Their conclusion was that “every shopper was an unwitting participant in Instacart’s pricing experiments,” with about three-quarters of the products offered at different prices to different customers – sometimes just pennies apart, other times the prices varied by as much as 23%.

Instacart admitted to conducting pricing “experiments” to gauge shoppers’ price sensitivity. “Some consumers may see slightly higher prices for certain items and lower prices for others; however, most customers see the standard price,” Instacart said in response to the investigation. It denied using personal or demographic data to set prices, instead saying any variable prices are randomly assigned. “Just as retailers have long tested prices in physical stores to understand what resonates with customers, a small subset of our retail partners… run limited online pricing tests,” the company explained. “These short-term, randomized tests help retail partners understand category-level price sensitivity so they can sustainably invest in lower prices where consumers care most.”

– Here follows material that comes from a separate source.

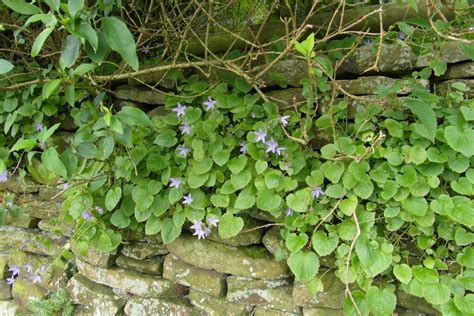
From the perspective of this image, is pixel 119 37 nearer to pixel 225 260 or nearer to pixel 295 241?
pixel 295 241

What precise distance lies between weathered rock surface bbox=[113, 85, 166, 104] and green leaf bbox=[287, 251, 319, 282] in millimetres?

But the report opened a Pandora’s box of concerns that grocery sellers will be able to exploit technology to squeeze more money out of grocery shoppers, at a time when everyone is particularly price sensitive about groceries. Instead of looking at a fixed price tag to see how much a grocery item costs, grocery prices could become as opaque as buying a plane ticket, where prices can change by the minute and you never know how much it’s going to cost you.

Several states and national lawmakers have already introduced legislation to restrict what they call “surveillance pricing.” The most recent effort came from Democratic Senator Ruben Gallego of Arizona on the very day the Consumer Reports investigation into Instacart was published. His One Fair Price Act would ban companies from charging different prices to different customers for the same product at the same time.

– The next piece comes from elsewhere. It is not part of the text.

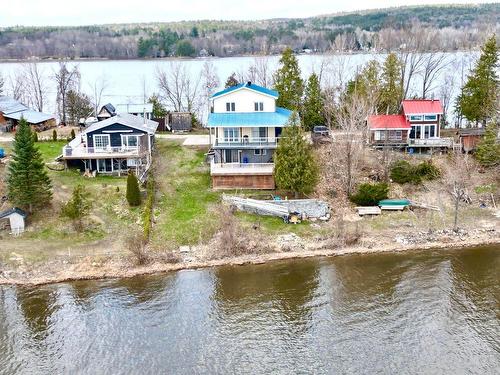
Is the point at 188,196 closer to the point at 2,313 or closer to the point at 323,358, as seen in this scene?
the point at 2,313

“Greedy corporations are compiling Americans’ personal data and using AI to find their ‘pain point’ – the maximum they’re willing to pay. That’s not fair pricing, that’s predatory pricing,” he said in a statement. “When you go to the grocery store, you expect to pay the exact same price for milk as the person in line behind you. But imagine if they charged you more for milk because they know you have growing kids at home and that you need it more than the person behind you. You’d be outraged. It may seem far-fetched, but increasingly that’s exactly what’s happening, especially when shopping online.”

Senate Democratic Leader Chuck Schumer followed up with a letter to the FTC itself, demanding action to “crack down on AI-driven price gouging and ensure families are not being taken advantage of at the checkout line.”

“Companies like Instacart are using artificial intelligence to rip off consumers by charging different shoppers different prices for the same exact items,” Schumer said in a statement. He urged the FTC to investigate, to force companies like Instacart to disclose any pricing experiments, and to regulate it as necessary. Shoppers, he said, “should not be forced to wonder if Instacart is using an undisclosed AI system quietly squeezing them for more.”

Instacart, meanwhile, is hoping to shift the focus from its pricing experiments to its pricing consistency. It’s pushing its partner retailers to offer the same prices online as in store, so the issue of variable pricing will become moot. “Affordability is the biggest barrier to online grocery adoption, so we’re partnering with retailers to lower prices and make services like Instacart accessible to more consumers,” the company explained.

But Pandora’s box is already open. Instacart may be promising to lower prices – but government leaders and regulators may be the ones to have the last word.